“Fedele alla mia vita”. Così si presenta mamma Zaira, che pensando al passato non vede rimpianti ma solo l’amore donato e ricevuto dai suoi 30 figli. No, il suo nome non è da ricercare nel libro dei primati, da sfogliare in prossimità della festa della mamma. Quella di Zaira è stata una maternità diversa, una “maternità di vocazione”. Chi conosce Nomadelfia, la comunità fondata da don Zeno Saltini nel 1947, sa che il popolo dei fedeli in oltre settanta anni ha accolto centinaia di bambini orfani o bisognosi. Nell’Italia povera e distrutta del secondo dopoguerra, nello stesso luogo dove in tanti avevano trovato la morte, il campo di concentramento di Fossoli vicino Carpi, i ‘Piccoli Apostoli’, i primissimi membri della comunità, fondano un nuovo modo di vivere, ispirato al Vangelo.
Fra quei fedeli c’è anche Zaira, allora neanche ventenne, cresciuta nella provincia riminese. “Avevo da poco preso la licenza delle magistrali e don Zeno mi invitò a far scuola ai suoi bambini. È nato subito un rapporto bello, di fraternità e amicizia”, racconta oggi al Sir con lucidità e una voce squillante, a dispetto dei 94 anni. “Ho scoperto allora la mia vocazione alla quale sono rimasta fedele. Ho deciso di accogliere i figli”. Zaira non nasconde come sia stato difficile spiegare la decisione alla sua famiglia, nel contesto sociale e culturale dell’epoca.
L’inizio è stato subito prorompente: a Roma, nel 1948, la comunità raduna gli orfani delle borgate e li porta in treno a Fossoli, verso una nuova vita piena di amore e accoglienza. “Erano 120 bambini – ricorda – un intero vagone delle Ferrovie dello Stato fu destinato allo scopo. A me furono affidate otto bambine, da uno a nove anni. La nostra era una vita di fraternità e apostolato, abbiamo cercato noi quei figli che avevano più bisogno”. Ancora oggi, dopo 74 anni di maternità di vocazione, Zaira vive nella comunità di Nomadelfia, trasferita nel frattempo nei pressi di Grosseto.
“Sono divenuta nonna, bisnonna e trisavola di oltre cento nipoti. Non mi sono mai sposata. Sono stata fedele alla mia vita di mamma. Non ho vissuto da sola e i problemi li ho sempre affrontati insieme agli altri”. Le leggi per gli affidamenti dei minori sono cambiate negli anni. Ma i bambini di allora erano diversi da quelli di oggi? “Forse sì – risponde – avevano bisogno di essere amati. I primi giorni sono stati difficili perché non si conoscevano fra loro ma poi si sono voluti tanto bene. Posso dire di avere dei figli che si sentono veramente fratelli, che si vogliono bene. Vivono un rapporto di vita che è superiore, nato dalla fede”.

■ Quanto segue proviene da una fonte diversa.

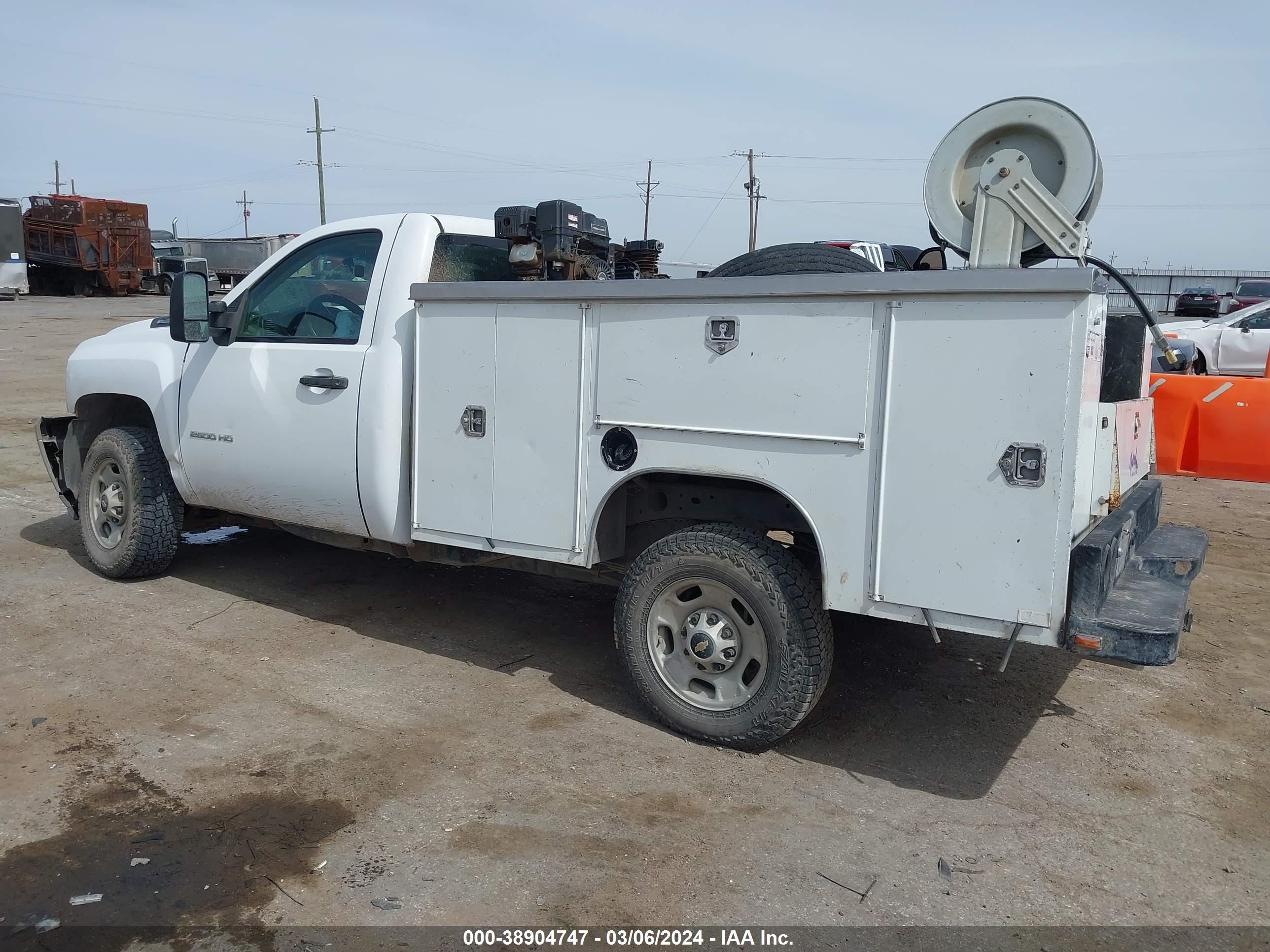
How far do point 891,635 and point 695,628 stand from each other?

Contrasti e momenti di crisi ci sono stati, indubbiamente. “Nessuno è perfetto ma il nostro rapporto è soprattutto fraterno. La nostra missione è portare un senso di fraternità fra i popoli, specie oggi in cui nemmeno nelle famiglie c’è sempre amore”. Sul compito che ha assolto non ha dubbi: “Non dobbiamo crescere dei nomadelfi (nome degli abitanti della comunità, ndr) ma donne e uomini liberi, capaci di scegliere la loro vita. Non si impone loro di fermarsi a Nomadelfia, sono liberi di andare e vivere come vogliono”.
La gioia più grande? “Che i miei figli siano diventati più bravi di me”, risponde sicura. In una vita così lunga ci sono stati anche momenti tristi: “È stata una vita di grande povertà dove però c’era quella che io chiamo la ‘forza novella’ cioè la spinta a fare, a non disperare”. E la sofferenza? Zaira ricorda la morte di uno dei figli a quasi un anno, per una meningite fulminante. “È stato il primo grande dolore della mia vita. È andato in fondo ma è sempre rimasto vivo e quando ne parlo riappare subito”, dice commossa.

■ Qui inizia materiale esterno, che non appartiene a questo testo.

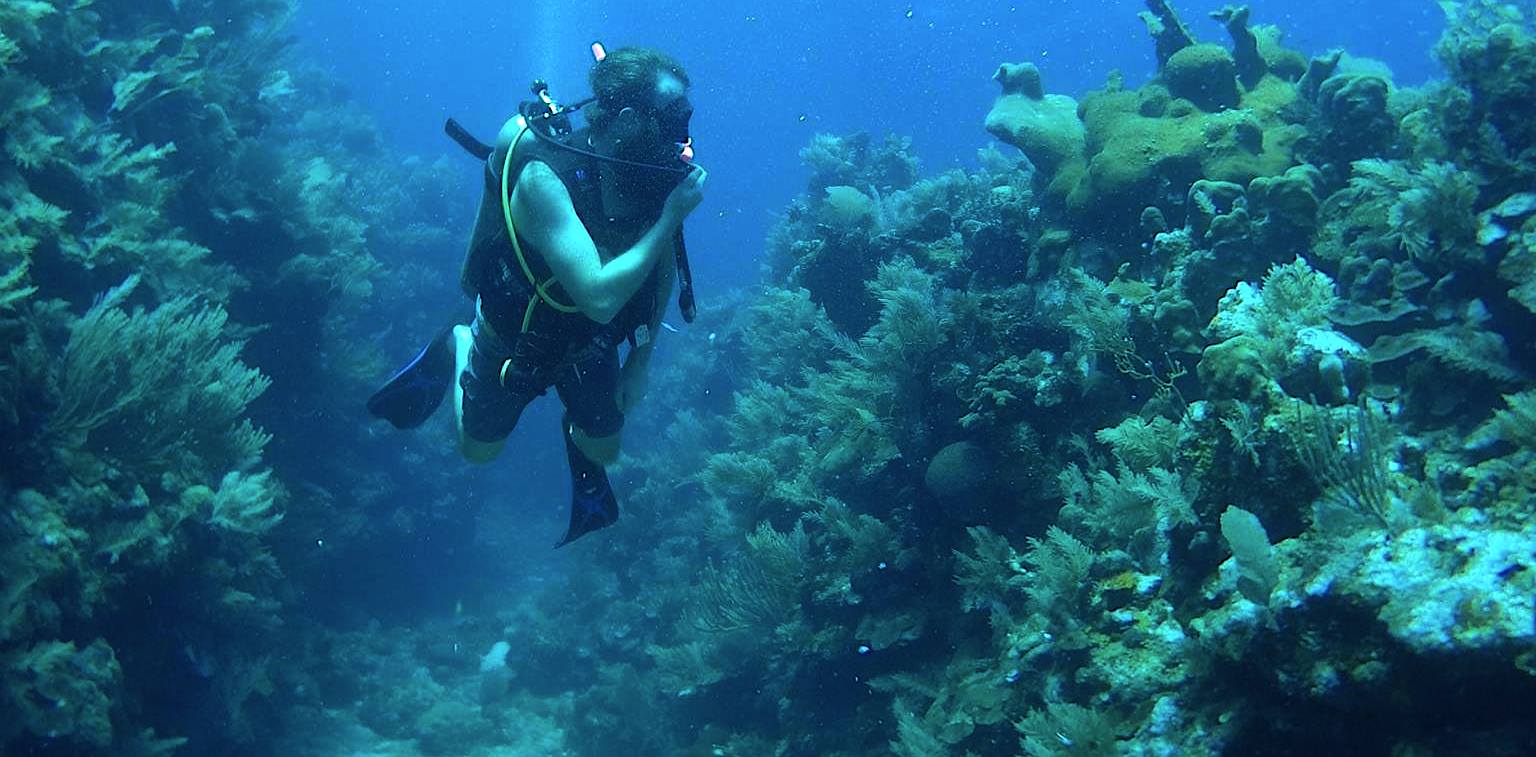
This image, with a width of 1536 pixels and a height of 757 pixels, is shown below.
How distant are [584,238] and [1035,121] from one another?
623 centimetres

Per lei, una festa della mamma è già stata in parte celebrata perché lo scorso 24 aprile nella comunità è stato ricordato l’inizio della sua lunga storia. In quella occasione, Zaira ha voluto lasciare una testimonianza scritta, in cui ripercorre gli attimi salienti di un’esperienza di mamma fuori dal comune. “La mia maternità – scrive nel memorandum – si è manifestata amando e cercando di educare tutti i figli e non solo della mia famiglia, ma anche vivendo la mia vocazione di maternità virginea all’interno del popolo di Nomadelfia. Voltandomi indietro nella mia vita, una vita vissuta in tanta povertà, ho la sensazione d’aver vissuto la più grande ricchezza che, vivendo sulla terra, si possa raggiungere”.